Bu hatırlatmayı yaptıktan sonra tekrar genlerimize dönelim: FADS1 geni için sahip olduğun bir tür varyantın, vejetaryen olma ihtimalini arttırdığı düşünülüyor. Nedeni ise genetik olarak enzim geninde sahip olduğun bu varyantın, bitkisel Omega-3 kaynaklarından aldığın kısa zincirli yağ asidi formlarını uzun zincirli hâle kendiliğinden çevirebilme yeteneğine sahip olması. Bu da senin hayvansal gıdalara tüketmeden de EPA, DHA ve AA oluşturabildiğin anlamına geliyor. Senin hayvansal gıdalara yönelmeni gerektirmeyen bir özellik olarak kodlanıyor ve vejetaryen beslenme eğilimin daha fazla ortaya çıkıyor.
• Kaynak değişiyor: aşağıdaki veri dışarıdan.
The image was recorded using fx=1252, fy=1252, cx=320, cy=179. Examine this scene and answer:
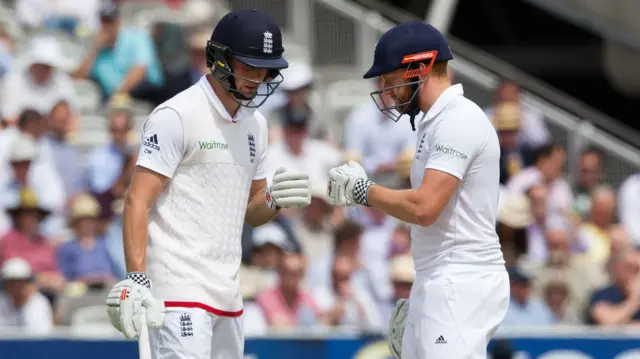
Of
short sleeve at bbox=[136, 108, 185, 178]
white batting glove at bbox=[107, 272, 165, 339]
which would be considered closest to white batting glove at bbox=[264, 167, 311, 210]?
short sleeve at bbox=[136, 108, 185, 178]

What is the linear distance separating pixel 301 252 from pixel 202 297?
3.89 metres

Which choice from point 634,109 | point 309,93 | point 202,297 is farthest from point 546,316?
point 634,109

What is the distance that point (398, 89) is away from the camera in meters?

Bir de bu durumun tam tersini düşünelim: Kısa zincirli yağ asitlerinin uzun zincirli formuna dönüştürücü etkilerin az olduğu durumlarda, uzun yağ asidi zincirlerinden zengin hayvansal besinlere (balık, et ve takviyeye) ihtiyaç duyuluyor. Hâliyle genler, bu kişileri bu tarz beslenmeye yönlendiriyor.
Nesilden Nesile Aktarım
Yakın zamanda Cornell Üniversitesi’nde yapılan bir çalışmada, nesiller boyu vejetaryen beslenen bir grup ile hayvansal gıdalarla beslenen bir grup karşılaştırılmış. Araştırmada uzun yıllar bitkisel ağırlıklı beslenen kişilerin FADS2 geninde mutasyona rastlanmış. Bu durum onları, hayvansal gıdalar tüketmeden de kısa zincirli yağ asitlerini kullanabilir ve uzun zincirli yağ asitlerine çevirebilir hâle getirmiş. Omega-3 ihtiyaçlarını bitkisel ağırlıklı beslenerek karşılayabildikleri görülmüş.
Kalıtsal olarak bu mutasyona sahip olmaları, sonraki jenerasyonlarının da bu ihtiyaçlarını kendiliğinden gidermelerine olanak sağlayacak. İlginç bir nokta daha var: Bu kişilerin sonradan vejetaryen olmayan diyete geçtiklerinde, kanser ve kalp hastalıkları risklerinin arttığı kanıtlanmış.